I'm always a little disappointed at the people who try so hard to get out of jury duty. In the federal system, the case agent (me) sits with the federal prosecutors (Assistant United States Attorneys - AUSAs in the vernacular) for the whole trial, including the jury selection process.
A lot goes into it - the AUSAs pour over the jury questionairres and make their picks. They have a limited number of strikes and they try to use them wisely.
In my experience, just being in law enforcement or related to someone in law enforcement isn't enough to get an automatic strike. There is a follow up question - can you be fair and impartial despite your connection to law enforcement? The same thing for being a victim. If you can honestly answer yes, then you can get on a jury. I did.
I think most folks just recognize the question as an easy out and take it, which is understandable in a way but frustrating for the other players.

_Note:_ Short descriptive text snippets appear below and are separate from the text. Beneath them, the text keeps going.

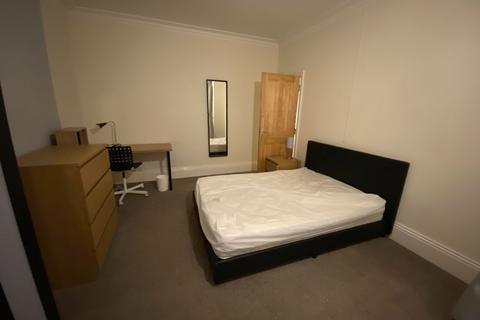 undefined, Nottingham NG9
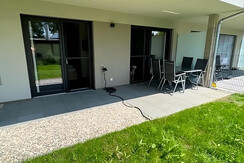 terrasse_bad_radkersburg_02-transformed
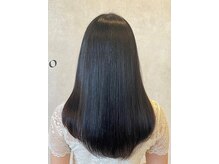 オクトヘアー(oct HAIR)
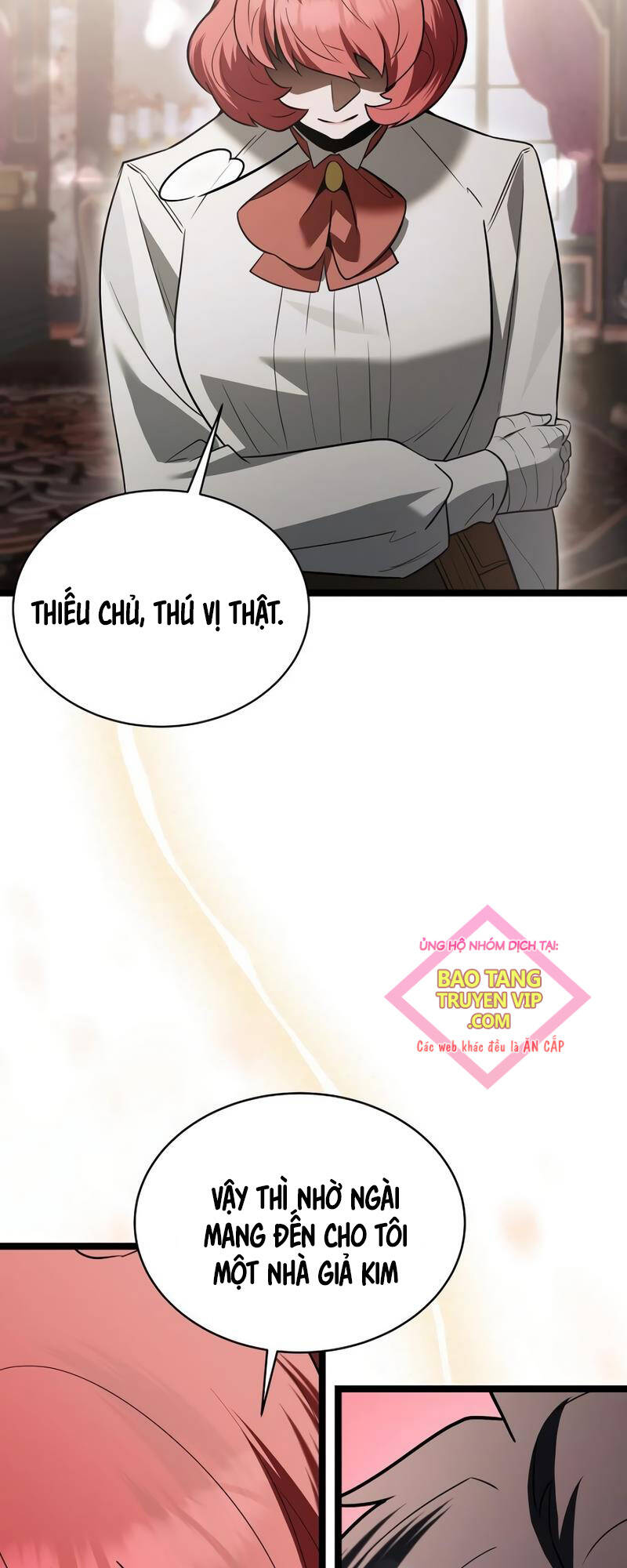Trang 54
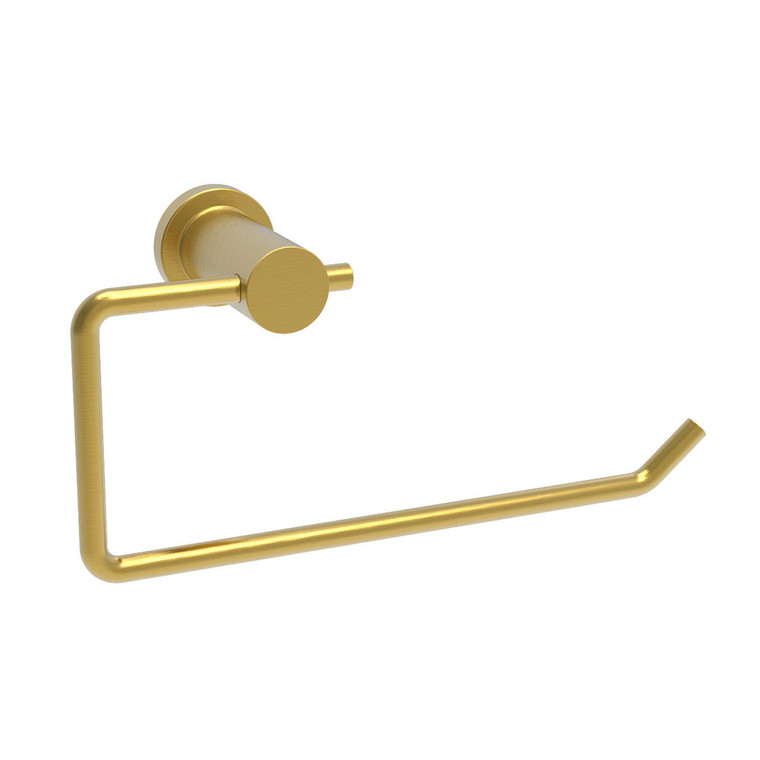 WILSON Hand Towel Holder TGBAW-TOW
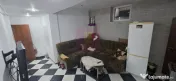 Apartament 2 camere de vanzare in Sinaia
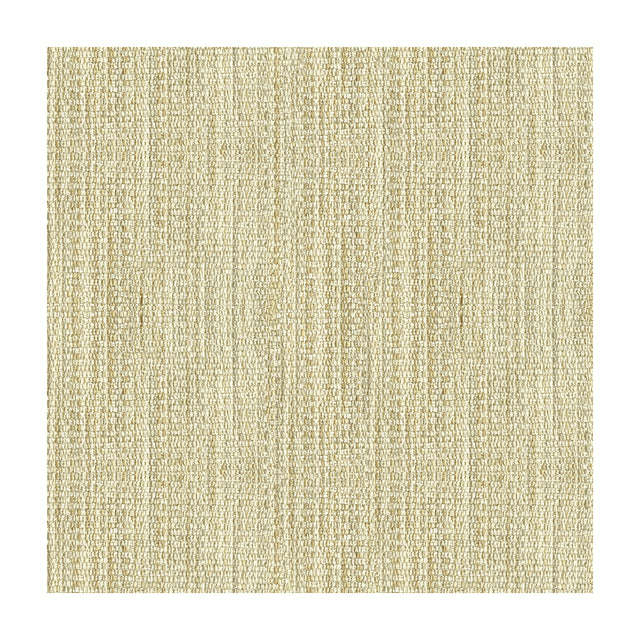 KRAVET COUTURE 33929.16.0 ST ANTON STRIE AURORA Fabric - Eade's Wallpaper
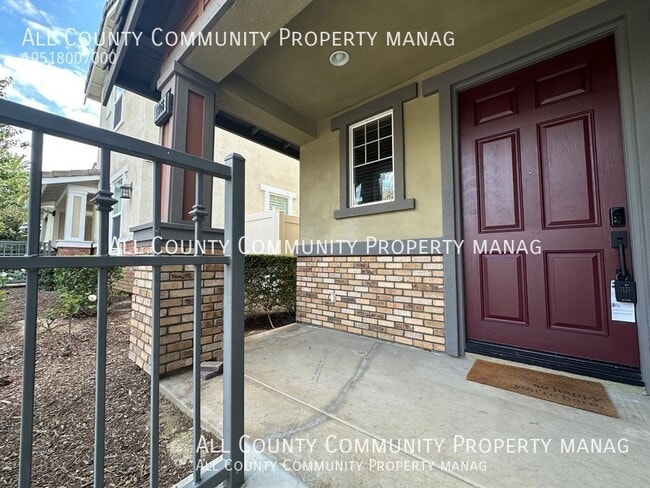 Photo - 18066 Lemon Dr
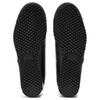 ONITSUKA TIGER Mexico 66 GDX NM 'Black White' Men's 1183C040-001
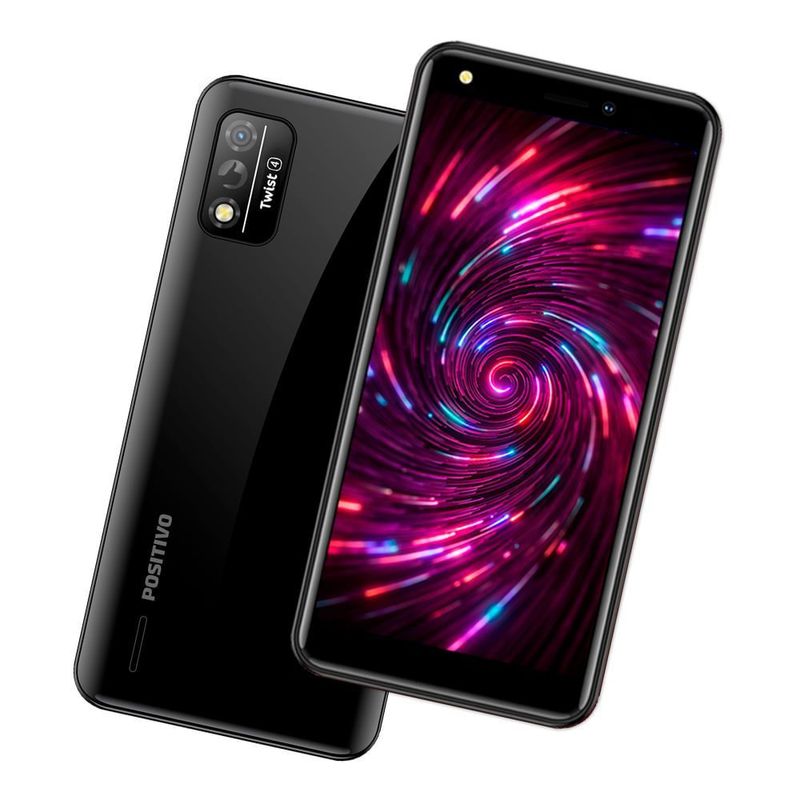 MKP002995000038-1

I worked Indian Country cases so by the time we picked a jury our victim (probably of child sex abuse or rape or a violent assault) had been through the initial trauma, the scab-picking of the investigation, and - once a trial loomed - several sessions of trial prep. While they are sitting in a witness room waiting to tell a jury of complete (and usually white) strangers about the worst thing that ever happened to them, those same folks are trying like hell to get out of hearing it.
On the bright side, somehow the system gets it right most of the time. Not always by a long shot, but usually.